Vidyo, founded in 2005, is a disruptive, relatively new entrant to the video conferencing market offering SVC-based solutions at significantly lower price points than traditional solutions. The company is winning large competitive deals in both hybrid (desktop and conference room) and room-only accounts. Vidyo’s video conferencing solutions are based on its software Intellectual Property (IP) which utilizes the H.264 SVC standard, which enables high-quality video conferencing over the standard Internet. The patented VidyoRouter architecture enables Vidyo’s intelligent Adaptive Video Layering (AVL) technology. AVL dynamically optimizes the video for each endpoint by leveraging H.264 SVC-based compression technology and Vidyo’s IP. This unique approach eliminates costly MCUs while offering exceptional error resiliency and low latency rate matching. Vidyo also recently announced a solution that allows service providers to virtualize its VidyoRouter architecture, enabling massive deployment through a Video-as-a-Service model.

Vidyo charges licensing fees for endpoints but not for room systems, as the company is willing to forego revenue in the room market to go after the larger opportunity. This pricing scheme is enabled by the company's software-based offering that does not require a dedicated network or MCU.

Bottom line: The MVV alliance solution’s focus on supporting any device on any kind of network allows them to offer a very competitive SMB solution because it not only now brings scale and affordability but also high quality from a UCC perspective.

UC Enabled Telepresence

Although Mitel, Vidyo and VMware offer a compelling SMB UCC solution, they are not alone in doing so. And due diligence mandates that prospective customers carefully scrutinize and compare the MVV alliance offering with others on the market for the right fit – no one size fits all – in terms of the risk-adjusted benefits and TCO. These benefit/cost assessments of alternative systems need to consider the solution’s impact on productivity improvement, CapEx and OpEx, business continuity, data security, etc. Risk considerations need to cover such items as: the impact of the new system on competitive differentiation; ability to scale to meet demand; and alignment of future business requirements with currently offered feature/functionality and the solution’s technology roadmap and, of course, interoperability.
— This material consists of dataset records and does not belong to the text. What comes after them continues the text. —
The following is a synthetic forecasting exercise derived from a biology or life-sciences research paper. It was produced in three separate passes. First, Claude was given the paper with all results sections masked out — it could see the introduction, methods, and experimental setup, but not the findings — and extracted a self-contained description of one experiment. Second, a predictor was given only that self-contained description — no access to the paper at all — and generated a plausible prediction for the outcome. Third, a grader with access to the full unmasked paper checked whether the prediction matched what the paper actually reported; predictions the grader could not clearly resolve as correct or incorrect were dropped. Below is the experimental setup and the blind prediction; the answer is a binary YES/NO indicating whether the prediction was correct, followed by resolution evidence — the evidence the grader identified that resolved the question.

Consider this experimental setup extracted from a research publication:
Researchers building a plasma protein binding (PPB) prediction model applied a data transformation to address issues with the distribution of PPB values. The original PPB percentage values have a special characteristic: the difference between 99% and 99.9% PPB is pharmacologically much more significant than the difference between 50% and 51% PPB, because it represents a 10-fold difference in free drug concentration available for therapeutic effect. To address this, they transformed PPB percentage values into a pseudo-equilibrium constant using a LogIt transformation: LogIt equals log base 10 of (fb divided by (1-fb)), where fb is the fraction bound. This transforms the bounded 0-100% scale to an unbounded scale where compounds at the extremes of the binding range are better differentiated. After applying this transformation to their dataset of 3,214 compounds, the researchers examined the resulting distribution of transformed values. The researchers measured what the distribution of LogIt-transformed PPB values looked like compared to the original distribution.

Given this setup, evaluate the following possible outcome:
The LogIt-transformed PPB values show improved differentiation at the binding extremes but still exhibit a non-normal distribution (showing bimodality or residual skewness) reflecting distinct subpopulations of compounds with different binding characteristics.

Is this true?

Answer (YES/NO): NO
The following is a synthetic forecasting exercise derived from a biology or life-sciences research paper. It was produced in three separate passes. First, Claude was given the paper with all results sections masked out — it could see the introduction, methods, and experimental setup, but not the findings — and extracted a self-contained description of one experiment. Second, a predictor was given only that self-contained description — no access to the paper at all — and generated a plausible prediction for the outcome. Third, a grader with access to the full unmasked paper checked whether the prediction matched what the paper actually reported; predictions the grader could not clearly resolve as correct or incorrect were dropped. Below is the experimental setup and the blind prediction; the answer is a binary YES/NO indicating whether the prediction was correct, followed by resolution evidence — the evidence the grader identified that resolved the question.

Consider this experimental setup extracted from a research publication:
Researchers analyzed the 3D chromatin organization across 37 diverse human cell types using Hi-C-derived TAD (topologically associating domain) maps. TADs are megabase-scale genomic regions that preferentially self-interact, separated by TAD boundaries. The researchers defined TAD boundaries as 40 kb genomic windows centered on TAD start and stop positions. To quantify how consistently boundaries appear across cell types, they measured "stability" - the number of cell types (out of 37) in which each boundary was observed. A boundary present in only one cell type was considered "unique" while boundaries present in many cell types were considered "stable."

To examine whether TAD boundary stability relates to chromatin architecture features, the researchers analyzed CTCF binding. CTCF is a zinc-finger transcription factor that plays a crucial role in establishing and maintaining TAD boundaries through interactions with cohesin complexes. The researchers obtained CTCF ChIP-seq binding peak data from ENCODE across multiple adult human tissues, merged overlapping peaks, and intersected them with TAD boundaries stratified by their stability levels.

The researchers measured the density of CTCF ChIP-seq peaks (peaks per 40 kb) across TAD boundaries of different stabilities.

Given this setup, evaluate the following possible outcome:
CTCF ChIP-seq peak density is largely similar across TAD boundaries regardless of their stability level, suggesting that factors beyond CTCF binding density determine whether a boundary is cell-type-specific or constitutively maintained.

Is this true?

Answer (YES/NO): NO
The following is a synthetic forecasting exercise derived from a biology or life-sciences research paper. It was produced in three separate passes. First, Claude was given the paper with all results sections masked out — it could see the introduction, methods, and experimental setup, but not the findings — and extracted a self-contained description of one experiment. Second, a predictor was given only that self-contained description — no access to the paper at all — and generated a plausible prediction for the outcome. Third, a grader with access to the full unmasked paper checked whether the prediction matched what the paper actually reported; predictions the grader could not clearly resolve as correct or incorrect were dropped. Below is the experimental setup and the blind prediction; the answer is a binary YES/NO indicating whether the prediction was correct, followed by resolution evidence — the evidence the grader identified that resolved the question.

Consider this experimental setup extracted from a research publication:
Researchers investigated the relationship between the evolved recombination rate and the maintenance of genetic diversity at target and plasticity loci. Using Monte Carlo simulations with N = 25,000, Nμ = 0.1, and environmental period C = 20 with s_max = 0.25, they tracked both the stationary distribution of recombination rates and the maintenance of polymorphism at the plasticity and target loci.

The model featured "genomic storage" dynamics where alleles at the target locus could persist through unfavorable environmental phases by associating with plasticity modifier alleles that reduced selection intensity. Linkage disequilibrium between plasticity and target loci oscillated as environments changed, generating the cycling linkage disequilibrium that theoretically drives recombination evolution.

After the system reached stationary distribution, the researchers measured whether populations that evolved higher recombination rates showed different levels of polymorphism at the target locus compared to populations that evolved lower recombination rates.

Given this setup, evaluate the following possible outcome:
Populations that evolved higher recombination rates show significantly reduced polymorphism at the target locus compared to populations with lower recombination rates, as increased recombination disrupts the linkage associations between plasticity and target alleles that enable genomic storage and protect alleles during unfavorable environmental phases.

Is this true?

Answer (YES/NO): NO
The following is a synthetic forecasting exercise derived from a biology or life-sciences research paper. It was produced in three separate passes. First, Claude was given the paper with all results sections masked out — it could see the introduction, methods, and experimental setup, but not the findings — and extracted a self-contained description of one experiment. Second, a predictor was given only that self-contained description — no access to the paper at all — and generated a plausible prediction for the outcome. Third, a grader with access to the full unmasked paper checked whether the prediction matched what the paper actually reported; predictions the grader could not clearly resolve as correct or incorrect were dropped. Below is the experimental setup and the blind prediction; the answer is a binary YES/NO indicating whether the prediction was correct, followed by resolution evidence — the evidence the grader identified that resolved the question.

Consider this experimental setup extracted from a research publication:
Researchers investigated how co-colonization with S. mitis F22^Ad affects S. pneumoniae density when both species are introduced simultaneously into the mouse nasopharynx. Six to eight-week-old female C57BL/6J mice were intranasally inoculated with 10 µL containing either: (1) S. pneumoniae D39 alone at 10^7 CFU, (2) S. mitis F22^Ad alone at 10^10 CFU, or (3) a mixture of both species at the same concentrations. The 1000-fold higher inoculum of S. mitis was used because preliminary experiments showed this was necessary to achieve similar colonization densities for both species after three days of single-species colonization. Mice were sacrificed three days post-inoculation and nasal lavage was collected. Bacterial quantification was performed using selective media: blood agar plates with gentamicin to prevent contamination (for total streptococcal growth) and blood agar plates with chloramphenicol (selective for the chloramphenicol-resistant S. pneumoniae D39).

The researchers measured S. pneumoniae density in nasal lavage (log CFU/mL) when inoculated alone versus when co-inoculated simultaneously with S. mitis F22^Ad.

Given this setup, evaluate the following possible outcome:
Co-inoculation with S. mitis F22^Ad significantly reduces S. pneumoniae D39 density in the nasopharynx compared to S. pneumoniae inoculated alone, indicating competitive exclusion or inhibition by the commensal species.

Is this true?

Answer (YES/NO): NO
To Partners: There are big upsides for all three companies’ channel partners related to:

  • A deeper “kit bag” for partners in each of the three channels

  • Collaboration across the channels on individual deals

  • Higher attach rates for UCC apps beyond basic call control and voicemail with attendant integration points and pro services. Mitel channel partners who have embraced virtualization as a differentiator are seeing upwards of more than 20% growth in average revenue per customer.

  • New opportunities to engage in sales to CIOs and IT management around the benefits of deploying and managing a single virtualized infrastructure that unites the worlds of data and voice in the datacenter and on the desktop resulting in:
    • Lower capital expenses
    • Lower operating expenses
    • Easier business continuity and disaster recovery
    • Increased security and data integrity
    • Full mobile flexibility with in-office experience
    • Improved collaboration and productivity.

Since the Vidyo partnership was announced in June a number of early adopter channel partners have indicated their strong interest in the MVV alliance and were formed into a Council. Mitel, Vidyo and VMware are watching these early adopter channel partners very closely in order to distill best practices on deployment and the most effective and efficient methods for training channel partners and getting them up to speed so they can focus on selling while the three vendors focus on backend support. There will be some changes on the channel side in the months ahead as the alliance expands aggressively in these markets in terms of pricing, packaging and overall go-to-market support leveraging regional strengths.